Opinion
Why my bosses are both out of a job. But spa builders are doing OK
Shane Wright
Senior economics correspondentEarlier this month, my occupation disappeared.
There I was, strutting around Parliament House as a print journalist, pen behind my ear, a dog-eared notepad in my back pocket, and a fedora emblazoned with “press” on my head – and then suddenly, nothing.
It wasn’t just print journalists that, in the world of statistical measurement, have gone the way of fullers*. Barbers, clinical psychologists, urban planners, ambulance officers, immigration officers, kennel hands, and radio and television journalists also found themselves out of an occupation in recent weeks.
Of course, these jobs still exist in a practical sense. But according to the Australian Bureau of Statistics and its list of occupations? Not so much.
About 300 new occupations were added to the list, and about 250 were “retired” as of December 6. We now have a separate occupation entitled “electric vehicle technician”, for instance, as well as swimming pool and spa builders, garage door installers, shed builders, and window furnishing installers. These have been carved out of a broad category of “home improvement installers”.
In my industry, though, the opposite has occurred. Until a fortnight ago, under the joint Australia-New Zealand list, print journalists were designated as occupation 212413, radio journalists were 212414, and television journalists were 212416.
Now though, after decades of work, the ABS has lumped us into one lot – “journalists” (31332). This designation includes print hands like myself, as well as online journalists, bloggers, digital content writers, and photojournalists.

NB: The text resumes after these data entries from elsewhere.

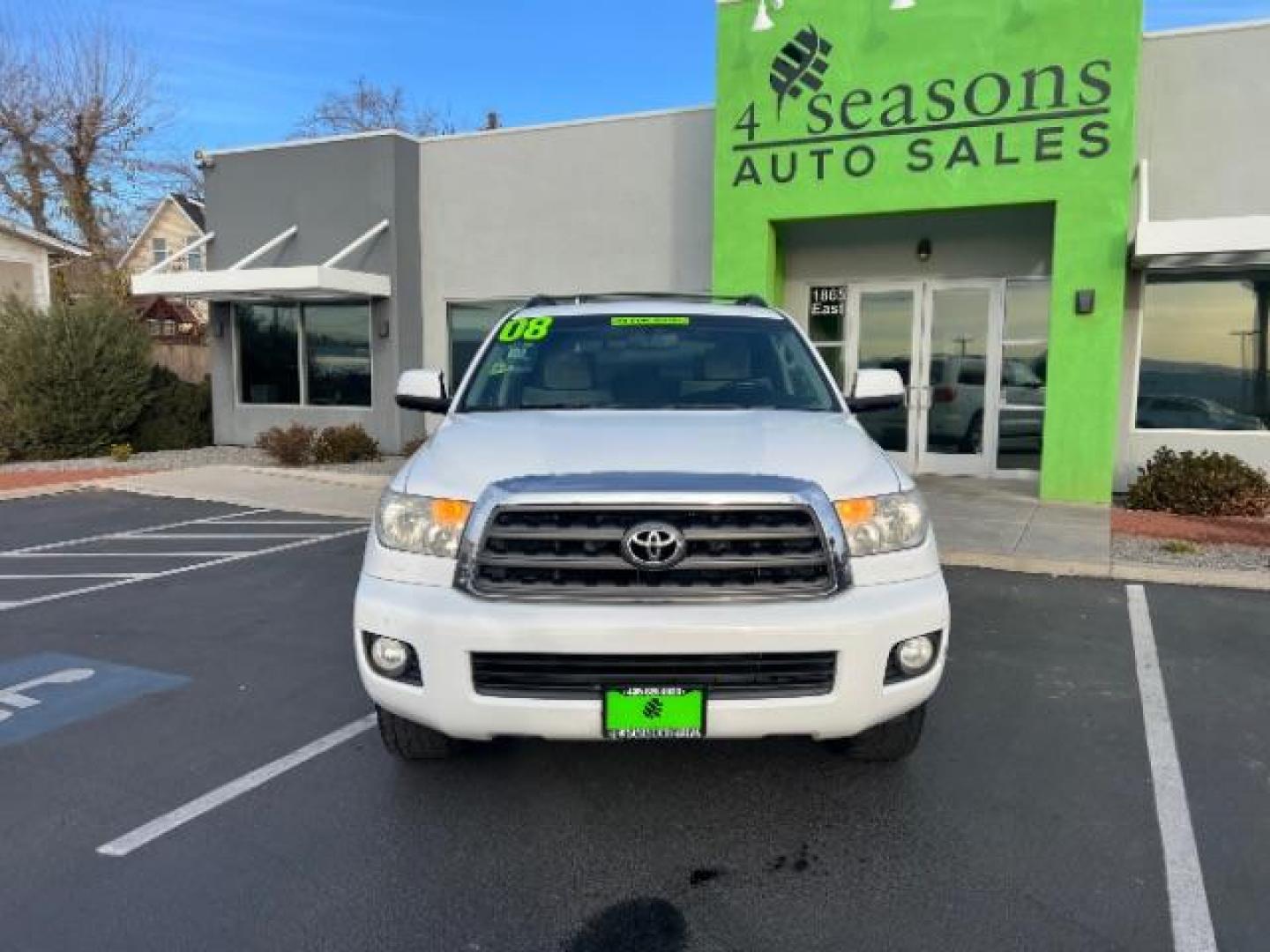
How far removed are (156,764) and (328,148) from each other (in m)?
13.1

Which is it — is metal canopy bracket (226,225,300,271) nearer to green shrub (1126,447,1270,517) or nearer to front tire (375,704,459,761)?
front tire (375,704,459,761)

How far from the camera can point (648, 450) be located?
10.7 ft

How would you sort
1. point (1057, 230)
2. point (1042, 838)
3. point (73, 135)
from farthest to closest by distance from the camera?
point (73, 135), point (1057, 230), point (1042, 838)

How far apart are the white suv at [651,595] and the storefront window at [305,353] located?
12.7 meters

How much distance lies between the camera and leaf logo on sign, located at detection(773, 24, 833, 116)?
10688 mm

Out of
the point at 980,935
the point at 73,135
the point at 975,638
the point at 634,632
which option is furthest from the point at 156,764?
the point at 73,135

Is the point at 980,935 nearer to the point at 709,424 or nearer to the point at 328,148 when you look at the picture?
the point at 709,424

Newspaper editors, such as The Age’s Patrick Elligett and The Sydney Morning Herald’s Bevan Shields, have also had their designations changed. No longer are they newspaper or periodical editors (212412). Instead, their occupation is now “print or digital content editor”, designated as 231333.
All these shifting numbers might sound like a lot of nothing. But they highlight the ever-changing nature of our nation’s workforce and the jobs that people carry out.
Like many other industries, technology changes have seen the work that we journalists do and the way we do it change to the point that there’s no longer a delineation between print and radio and TV.
As time and standards change, so do jobs and their descriptions. In its first occupation list, published in 1986, the ABS listed jobs such as “girl/man Friday” (to describe a faithful assistant) and “despatch” to describe army delivery riders (a job that hadn’t really existed in decades).
But, the changing nature of our occupations reflects our economy’s evolution and is befuddling plenty of economic commentators, who seem to believe that we are, at our core, a nation of widget makers, miners and print journalists.
Everywhere you turn, commentators are bemoaning the “collapse” in Australian productivity, which is then invariably connected to an “explosion” in public sector jobs. Productivity, as measured in the national accounts, has fallen, while the numbers of people in work – particularly in the care economy – have soared.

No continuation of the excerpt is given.